- _Source passage_:
⟨

I was thinking about Versailles for no reason in particular while reading about the 15,000-square-foot residence of the wealthiest U.S. senator, Kelly Loeffler, and her husband Jeff Sprecher in Atlanta’s posh Buckhead district.
As you may have heard, Loeffler is currently being forced to participate in a democracy in order to defend her patronage seat in the Senate. Democratic candidate Dr. Raphael Warnock is challenging her, and their race is headed for a runoff Jan. 5.
One darkly humorous attack line from the Loeffler campaign is that Warnock, a pastor who grew up in public housing, is out of touch with the concerns of common people.
“We need someone who understands not just how to write paychecks and sign paychecks but how it feels like waiting on that paycheck,” a Georgia GOP apparatchik said in a late-November campaign ad for Loeffler.
Loeffler’s husband Sprecher made his fortune running a marketplace for power companies to buy and sell energy — the same niche as Enron, incidentally — capitalizing on a market that only existed thanks to massive deregulation of utilities in the '70s, '80s, and '90s.
Loeffler worked for her husband’s company InterContinental Exchange, where she helped market a credit default swap clearinghouse in the Cayman Islands in 2009 so that the world’s biggest banks could dodge U.S. taxes while millions of Americans lost their homes due to the subprime mortgage crisis. She kept working for her husband’s company and its subsidiaries until the governor appointed her to a vacant Senate seat in 2019.
It has been amusing to watch Loeffler cast herself as a down-home woman of the people in this campaign, stumping on front porches in gingham shirts and ball caps. Less humorous has been her turn from a milquetoast Mitt Romney acolyte to an enabler of Donald Trump’s fascistic aspirations, describing herself as “more conservative than Attila the Hun” while rubbing shoulders with QAnon loonies.
Anyway, Loeffler’s mansion has a name, and it’s called Descante. It’s in a neighborhood called — I kid you not — Tuxedo Park.
The home has no historic value except for the bits its builders imported from Europe. The soap opera writers Bridget and Jerome Dobson had it built in 1997 with no apparent nods to local history, the north Georgia natural landscape, or the last century of architectural thought. While no doubt well-constructed, aesthetically it’s a dead-ender’s anachronism with all the subtlety of a Cheesecake Factory.
Here’s a description of the mansion in a 2013 Atlanta magazine puff piece about Loeffler and Sprecher:
Modeled in the style of an old European estate, Descante (as it’s called) is a stucco, steel, and limestone structure that boasts Versailles parquet in the dining room, a library with a secret passage to the living room, and a nineteenth-century pool house from France.
Versailles parquet!
I am hungry for interior photos; online real estate listings give me only scraps. Per the Daily Beast, the home “features lush, spacious grounds, a garage portico imported from Spain, several Renaissance-era European frescoes, and no fewer than nine antique fireplaces.”

⟩

- _About this exercise_: Could you write out the part of the piece on Kelly Loeffler's mansion between "Loeffler’s husband Sprecher" and "seat in 2019.", inclusive? You won't need any of the data below.

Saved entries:

⟨

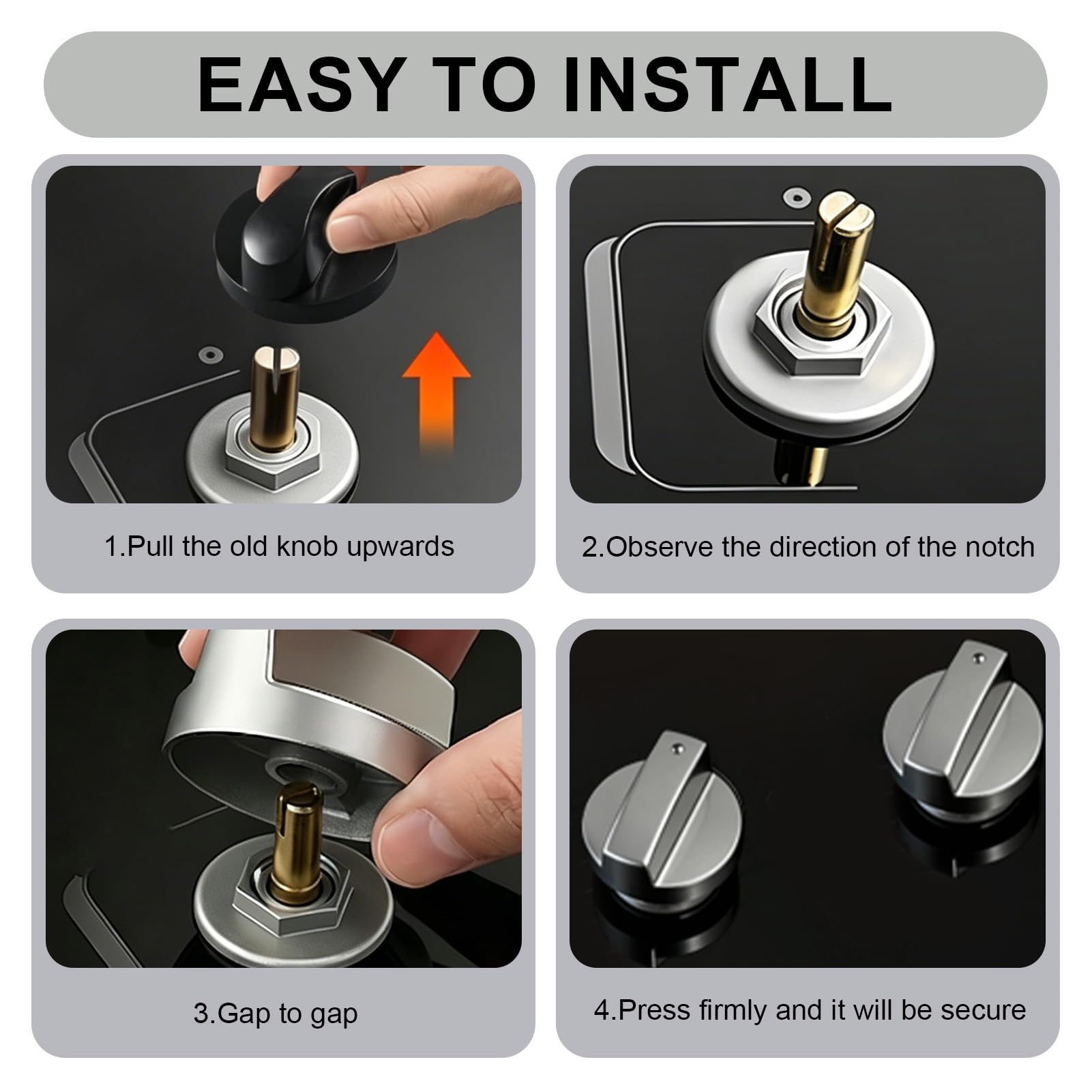 EASY TO INSTALL

1.Pull the old knob upwards

2.Observe the direction of the notch

3.Gap to gap

4.Press firmly and it will be secure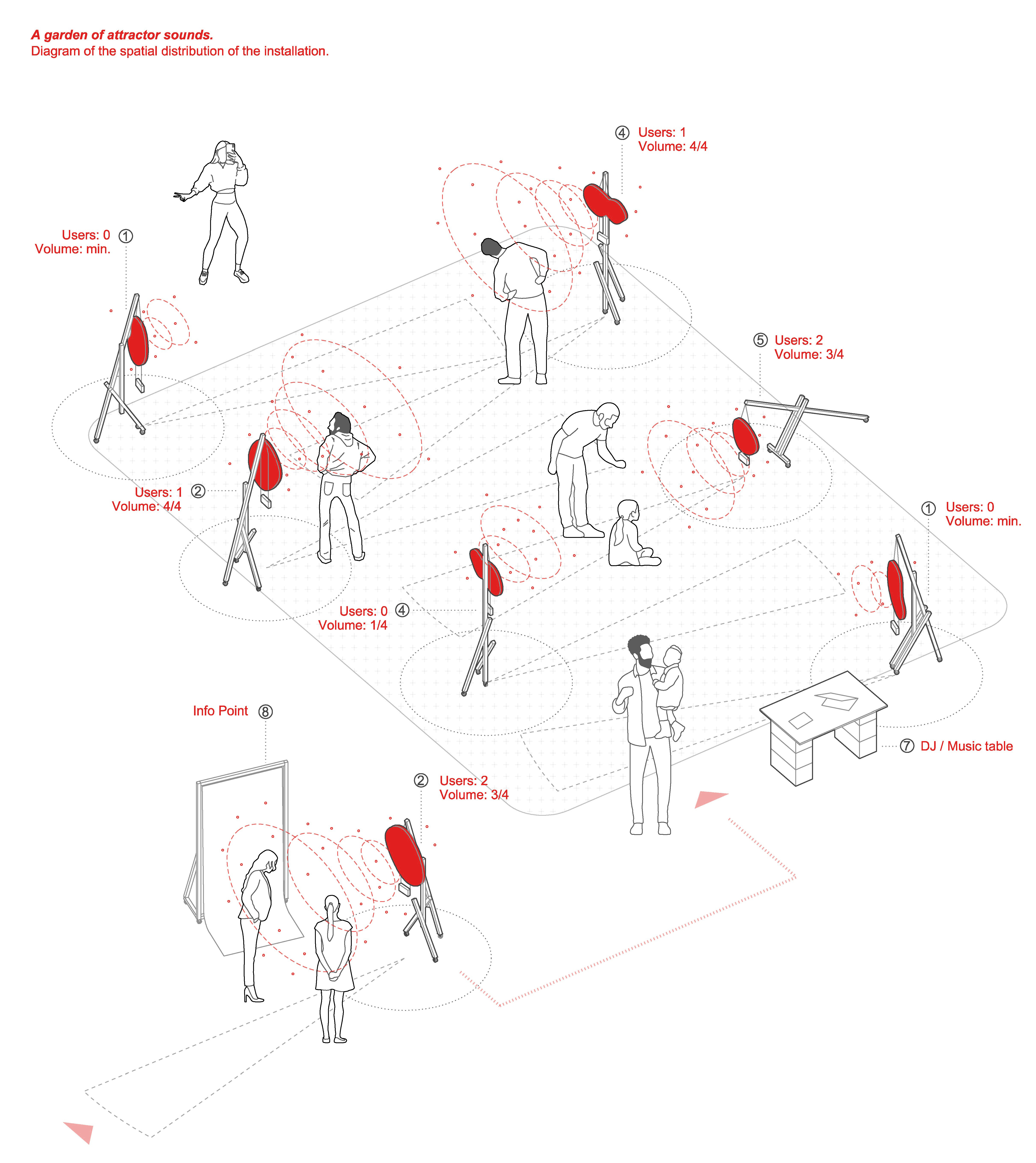 A garden of attractor sounds.
Diagram of the spatial distribution of the installation.

④ Users: 1
Volume: 4/4

Users: 0 ①
Volume: min.

⑤ Users: 2
Volume: 3/4

Users: 1 ②
Volume: 4/4

① Users: 0
Volume: min.

Users: 0 ④
Volume: 1/4

Info Point ⑧

⑦ DJ / Music table

② Users: 2
Volume: 3/4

⟩

- _Answer space_:
Loeffler’s husband Sprecher made his fortune running a marketplace for power companies to buy and sell energy — the same niche as Enron, incidentally — capitalizing on a market that only existed thanks to massive deregulation of utilities in the '70s, '80s, and '90s.
Loeffler worked for her husband’s company InterContinental Exchange, where she helped market a credit default swap clearinghouse in the Cayman Islands in 2009 so that the world’s biggest banks could dodge U.S. taxes while millions of Americans lost their homes due to the subprime mortgage crisis. She kept working for her husband’s company and its subsidiaries until the governor appointed her to a vacant Senate seat in 2019.